Antigen affinity and antigen dose exert distinct influences on CD4 T-cell differentiation

Abstract

Cumulative T-cell receptor signal strength and ensuing T-cell responses are affected by both antigen affinity and antigen dose. Here we examined the distinct contributions of these parameters to CD4 T-cell differentiation during infection. We found that high antigen affinity positively correlates with T helper (Th)1 differentiation at both high and low doses of antigen. In contrast, follicular helper T cell (TFH) effectors are generated after priming with high, intermediate, and low affinity ligand. Unexpectedly, memory T cells generated after priming with very low affinity antigen remain impaired in their ability to generate secondary Th1 effectors, despite being recalled with high affinity antigen. These data challenge the view that only strongly stimulated CD4 T cells are capable of differentiating into the TFH and memory T-cell compartments and reveal that differential strength of stimulation during primary T-cell activation imprints unique and long lasting T-cell differentiation programs.

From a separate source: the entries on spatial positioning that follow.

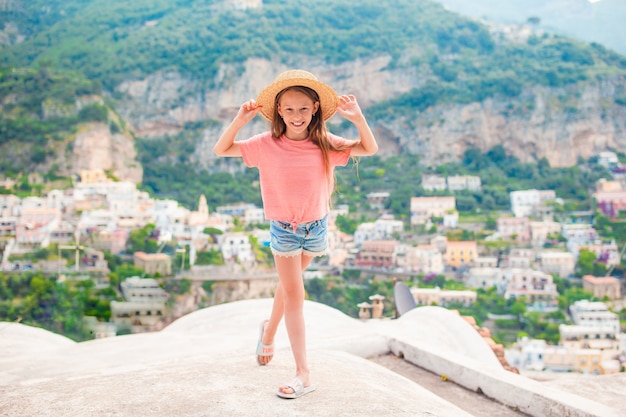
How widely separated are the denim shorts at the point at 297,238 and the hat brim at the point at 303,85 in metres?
0.37

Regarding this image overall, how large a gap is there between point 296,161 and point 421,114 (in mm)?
50177

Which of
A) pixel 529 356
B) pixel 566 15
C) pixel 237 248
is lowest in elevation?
pixel 529 356

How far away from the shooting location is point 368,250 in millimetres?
31781

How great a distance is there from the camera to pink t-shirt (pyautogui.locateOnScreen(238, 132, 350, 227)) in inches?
77.5

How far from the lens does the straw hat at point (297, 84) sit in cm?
194

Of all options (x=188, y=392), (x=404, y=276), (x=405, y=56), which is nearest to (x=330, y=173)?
(x=188, y=392)

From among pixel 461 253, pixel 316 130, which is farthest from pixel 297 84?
pixel 461 253

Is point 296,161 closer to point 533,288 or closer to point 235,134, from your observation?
point 235,134

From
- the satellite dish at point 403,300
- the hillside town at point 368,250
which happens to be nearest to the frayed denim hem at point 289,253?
the satellite dish at point 403,300

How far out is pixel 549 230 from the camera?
34.9 meters

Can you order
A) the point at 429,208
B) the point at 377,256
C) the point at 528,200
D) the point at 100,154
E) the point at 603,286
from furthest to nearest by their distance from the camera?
the point at 100,154 < the point at 528,200 < the point at 429,208 < the point at 377,256 < the point at 603,286

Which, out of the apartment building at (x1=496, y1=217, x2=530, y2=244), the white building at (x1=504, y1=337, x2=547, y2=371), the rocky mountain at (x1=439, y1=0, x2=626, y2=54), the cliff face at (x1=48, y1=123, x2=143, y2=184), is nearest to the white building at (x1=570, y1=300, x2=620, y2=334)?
the white building at (x1=504, y1=337, x2=547, y2=371)

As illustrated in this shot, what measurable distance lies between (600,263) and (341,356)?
31.3m

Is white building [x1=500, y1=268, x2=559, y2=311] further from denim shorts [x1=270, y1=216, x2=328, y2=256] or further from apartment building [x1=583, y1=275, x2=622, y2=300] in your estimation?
denim shorts [x1=270, y1=216, x2=328, y2=256]
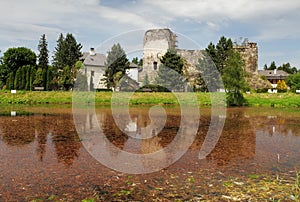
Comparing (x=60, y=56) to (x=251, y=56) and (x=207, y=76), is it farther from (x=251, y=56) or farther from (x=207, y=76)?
(x=251, y=56)

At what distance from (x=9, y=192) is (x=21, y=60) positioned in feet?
154

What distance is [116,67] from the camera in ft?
138

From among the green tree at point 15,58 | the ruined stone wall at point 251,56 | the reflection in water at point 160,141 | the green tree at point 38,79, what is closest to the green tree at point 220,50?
the ruined stone wall at point 251,56

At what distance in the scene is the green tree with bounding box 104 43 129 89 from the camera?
40.8 m

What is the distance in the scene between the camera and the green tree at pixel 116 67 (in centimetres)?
4078

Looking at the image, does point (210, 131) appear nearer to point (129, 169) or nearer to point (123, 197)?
point (129, 169)

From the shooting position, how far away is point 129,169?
7145 millimetres

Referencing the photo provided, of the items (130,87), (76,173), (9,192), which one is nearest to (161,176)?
(76,173)

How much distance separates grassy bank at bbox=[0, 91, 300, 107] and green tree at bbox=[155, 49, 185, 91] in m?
5.89

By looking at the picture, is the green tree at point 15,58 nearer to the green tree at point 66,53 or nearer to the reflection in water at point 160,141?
the green tree at point 66,53

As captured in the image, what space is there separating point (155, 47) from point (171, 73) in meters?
13.3

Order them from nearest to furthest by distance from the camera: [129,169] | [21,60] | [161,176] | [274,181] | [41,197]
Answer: [41,197]
[274,181]
[161,176]
[129,169]
[21,60]

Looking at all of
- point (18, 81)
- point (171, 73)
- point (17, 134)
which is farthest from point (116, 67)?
point (17, 134)

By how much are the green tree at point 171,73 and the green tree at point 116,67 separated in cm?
520
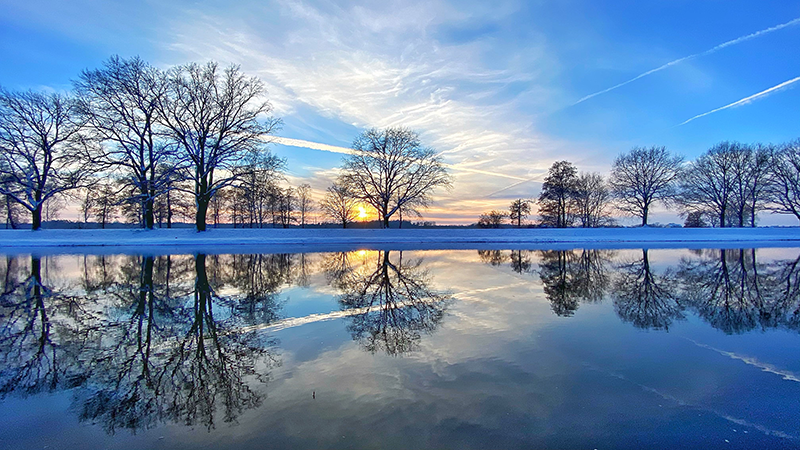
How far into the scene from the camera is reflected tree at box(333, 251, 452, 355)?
5.55 m

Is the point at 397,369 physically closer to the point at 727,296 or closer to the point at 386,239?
the point at 727,296

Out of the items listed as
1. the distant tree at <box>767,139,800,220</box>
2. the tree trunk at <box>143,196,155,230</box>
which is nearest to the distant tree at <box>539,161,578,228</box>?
the distant tree at <box>767,139,800,220</box>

Keywords: follicular helper; infection; lymphocytes.

Fig. 1.

Establishing the TCR affinity hierarchy. (A and B) Ten thousand naïve B3K508 T cells were transferred into CD45.1 congenic mice followed by infection with Lm.3K or Lm.variant strains. Low dose Lm.3K infection in B corresponds to 10⁵ cfu. Mean number of B3K508 T cells recovered from spleen and lymph nodes over the first 8 d of infection. Data represent n ≥ 3 for each data point and are representative of two independent experiments.

Fig. 2.

Antigen affinity and effector T-cell differentiation. Ten thousand B3K508 T cells were transferred into congenic mice followed by infection with Lm.3K or Lm.P2A. (A–D) Representative flow cytometry plots of B3K508 T cells at day 6. (E) Absolute number of Th1 (T-bet^highCXCR5⁻) and T_FH (T-bet^lowCXCR5⁺) effectors recovered from spleen and lymph nodes at day 6. Data represent n ≥ 3 and are representative of three independent experiments. (*P < 0.05, ***P < 0.0001).

Fig. 3.

Antigen affinity and early IL-2 induction. Two hundred thousand carboxyfluorescein succinimidyl ester (CFSE)-labeled B3K508 T cells were transferred into congenic mice followed by infection with Lm.3K or Lm.P2A. CD25 proliferation (A) and T-bet expression (B) were assessed by flow cytometry after 2 (A) and 3 (B) d. T-bet MFI is shown for T cells that have undergone at least one division. Data represent n = 3 for each data point and are representative of two independent experiments. (**P < 0.001, ***P < 0.0001).

Fig. 4.

Function and location of low affinity activated T cells. (A) Splenic sections were stained for B220 (red) to identify B-cell zones, F4/80 (blue) to identify red pulp area, and CD45.2 (green) to identify B3K508 donor T cells. Percentage of B3K508 T cells located in the indicated areas at day 6. (B) Th1 and T_FH cells were sorted from infected mice and transferred into CD3ε^−/− mice immunized 1 d earlier with 3K-OVA and alum. GC B-cell numbers correlate with T_FH cell numbers. (C) Intracellular cytokine production was assessed by flow cytometry. Data represent n ≥ 3 mice per group and at least two independent experiments.

Fig. 5.

Low affinity TCR–pMHC ligands support memory T-cell differentiation. Phenotype (A) and absolute cell number (B) of B3K508 T cells recovered at day 4 after recall infection with virulent Lm.3K. Data represent n ≥ 3 and are representative of three independent experiments. (*P < 0.05, ***P < 0.0001).

Fig. 6.

Effector and memory T-cell differentiation in B-cell–deficient mice. Phenotype of B3K508 T cells recovered from spleen and lymph nodes of B6 or mb-1cre mice at day 6 after infection. Data representative of two independent experiments.